A valorização do produto nos supermercados, contudo, não se converteu em lucro para o agricultor, uma vez que os frutos colhidos antes dos danos climáticos foram vendidos a preços mais baixos. João Paulo Deleo, pesquisador da cultura de tomates do Cepea, conta que os produtores da região sul do país foram os mais afetados nesta safra. “Os produtores que tiveram uma colheita mais concentrada no período de preços baixos foram o da região de Caçador, Santa Catarina”, observa.

Em relação aos preços para o consumidor, segundo o Cepea, no mercado do Rio de Janeiro o produto foi comercializado a R$ 114,76 a caixa de 20 kg, alta de 33,15% frente à semana anterior; seguido pelo atacado de Campinas, SP, a R$ 106,67, aumento de 27,22%; Belo Horizonte, MG, a R$ 101,76, alta de 23,82%, e São Paulo, SP, com o produto vendido a R$ 108,54, elevação de 17,75% na mesma comparação.

“No ano de 2018, o preço médio anual do tomate ficou muito barato. Isso levou muitos produtores a deixarem de plantar, havendo uma redução da área plantada visto que os prejuízos foram muito grandes”, aponta Edson Antonio Trebeschi, diretor da produtora e distribuidora Trebeschi Tomates. Outro fator para as altas nos preços foram as condições climáticas que provocaram má distribuição da safra. “Começou o ano com a temperatura muito alta. Um dos janeiros mais quentes da história. Essa condição climática fez com que o tomate ficasse barato em janeiro, porque mesmo se plantando menos ele se madurou muito, já que não aguenta temperatura alta”, completa.

Trebeschi diz que a passagem de março para abril apresentou muito pouco fruto devido a colheita antecipada do período em janeiro e a menor área plantada. “No mês de março também choveu muito em muitas regiões, afetando a oferta e condições do tomate”. Dados divulgados na última quinta-feira pelo IBGE mostram que a produção para a safra 2019 está em 4,12 milhões de toneladas – alta de 0,8% na comparação com a safra anterior. O levantamento sistemático da produção agrícola do instituto indica que a área plantada do fruto na safra 2019 está 0,1% menor, com 59,69 mil hectares ante 59,74 mil da safra 2018.

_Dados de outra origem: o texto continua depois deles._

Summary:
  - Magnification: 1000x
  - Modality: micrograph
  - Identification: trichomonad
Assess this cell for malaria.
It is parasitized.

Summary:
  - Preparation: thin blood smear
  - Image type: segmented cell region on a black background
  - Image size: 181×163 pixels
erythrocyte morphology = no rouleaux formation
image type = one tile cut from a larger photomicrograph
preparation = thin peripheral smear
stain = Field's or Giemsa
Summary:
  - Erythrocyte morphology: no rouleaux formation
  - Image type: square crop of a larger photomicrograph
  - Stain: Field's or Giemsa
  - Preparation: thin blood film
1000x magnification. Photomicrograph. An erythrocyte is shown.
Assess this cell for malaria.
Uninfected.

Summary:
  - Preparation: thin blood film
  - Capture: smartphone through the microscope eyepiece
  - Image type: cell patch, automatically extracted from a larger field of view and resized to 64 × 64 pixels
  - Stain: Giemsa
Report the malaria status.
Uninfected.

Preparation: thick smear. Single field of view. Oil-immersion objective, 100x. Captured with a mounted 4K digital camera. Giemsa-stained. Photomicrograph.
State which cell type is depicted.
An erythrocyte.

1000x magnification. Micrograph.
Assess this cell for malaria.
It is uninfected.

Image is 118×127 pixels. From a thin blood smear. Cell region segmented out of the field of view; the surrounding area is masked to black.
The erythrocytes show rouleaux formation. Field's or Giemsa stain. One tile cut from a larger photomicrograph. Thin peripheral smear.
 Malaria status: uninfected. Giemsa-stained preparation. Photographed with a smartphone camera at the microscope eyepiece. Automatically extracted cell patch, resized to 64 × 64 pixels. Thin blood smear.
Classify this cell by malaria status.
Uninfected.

Segundo Trebeschi, o custo de produção muito alto e a indefinição política do governo são fatores que interferiram para a menor área de plantio. “Não sabemos o que irá acontecer em termos de financiamento. É uma incógnita o que irá acontecer daqui para frente. Tem muito produtor endividado e ainda não se sabe o que  vem do Plano Safra”, relata.

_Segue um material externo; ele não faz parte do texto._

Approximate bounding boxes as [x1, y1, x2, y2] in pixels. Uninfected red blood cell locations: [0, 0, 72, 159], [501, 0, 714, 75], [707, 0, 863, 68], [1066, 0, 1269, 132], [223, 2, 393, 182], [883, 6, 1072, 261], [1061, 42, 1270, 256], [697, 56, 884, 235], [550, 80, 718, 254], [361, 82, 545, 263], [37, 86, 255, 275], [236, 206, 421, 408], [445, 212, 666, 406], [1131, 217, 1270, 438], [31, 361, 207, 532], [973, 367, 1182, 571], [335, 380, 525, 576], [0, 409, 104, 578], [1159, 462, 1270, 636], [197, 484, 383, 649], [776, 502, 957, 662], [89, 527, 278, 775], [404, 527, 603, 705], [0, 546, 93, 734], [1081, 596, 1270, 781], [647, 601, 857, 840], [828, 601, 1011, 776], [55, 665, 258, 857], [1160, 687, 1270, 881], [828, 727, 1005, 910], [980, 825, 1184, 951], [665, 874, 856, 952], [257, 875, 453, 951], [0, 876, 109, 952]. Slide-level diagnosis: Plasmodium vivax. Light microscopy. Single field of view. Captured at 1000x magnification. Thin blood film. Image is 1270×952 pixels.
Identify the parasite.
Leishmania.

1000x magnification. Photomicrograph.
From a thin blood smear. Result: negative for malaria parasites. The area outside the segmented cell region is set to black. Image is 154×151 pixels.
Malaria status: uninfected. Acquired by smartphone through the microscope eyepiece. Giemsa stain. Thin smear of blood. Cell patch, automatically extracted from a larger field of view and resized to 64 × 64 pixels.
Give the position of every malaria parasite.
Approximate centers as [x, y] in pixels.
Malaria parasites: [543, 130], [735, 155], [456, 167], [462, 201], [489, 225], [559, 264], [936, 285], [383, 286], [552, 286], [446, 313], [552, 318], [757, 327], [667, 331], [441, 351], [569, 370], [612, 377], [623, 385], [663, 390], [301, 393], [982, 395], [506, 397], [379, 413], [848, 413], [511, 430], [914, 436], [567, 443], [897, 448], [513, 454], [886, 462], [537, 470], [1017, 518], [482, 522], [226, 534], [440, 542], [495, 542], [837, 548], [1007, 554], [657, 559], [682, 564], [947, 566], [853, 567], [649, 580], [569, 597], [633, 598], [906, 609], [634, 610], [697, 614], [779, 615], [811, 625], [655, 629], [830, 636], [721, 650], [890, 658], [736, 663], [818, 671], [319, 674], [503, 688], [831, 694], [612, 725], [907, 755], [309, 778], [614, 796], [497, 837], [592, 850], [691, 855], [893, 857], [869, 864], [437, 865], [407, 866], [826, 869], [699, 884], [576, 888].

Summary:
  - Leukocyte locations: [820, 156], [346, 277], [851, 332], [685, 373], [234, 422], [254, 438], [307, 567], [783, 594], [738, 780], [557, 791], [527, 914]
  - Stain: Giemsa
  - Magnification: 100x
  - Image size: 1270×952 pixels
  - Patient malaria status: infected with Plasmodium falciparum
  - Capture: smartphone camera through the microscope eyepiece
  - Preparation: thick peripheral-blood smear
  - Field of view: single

De acordo com ele, a tendência é que a partir de maio os preços recuem um pouco para o consumidor devido a melhora do clima para a produção da atual safra (verão). Contudo, a baixa produtividade observada este ano deve manter o valor do fruto em patamares acima do observado no ano passado. “A produtividade está muito baixa. Nesse mesmo período do ano no ano passado estávamos com uma produtividade em torno de 5 mil caixas por hectare. Hoje, essa produtividade não chega a mil. Por mais que o preço unitário esteja alto, não irá compensar no faturamento”, observa Trebeschi.

Para a safra de inverno, que se inicia em julho e agosto, Trebeschi destaca que o aumento da oferta  vai depender do comportamento dos preços no final da atual temporada. “Se no mês de maio o preço ficar relativamente bom para o produtor, pode ser que entre julho e agosto a oferta da produção aumente”, afirma o produtor.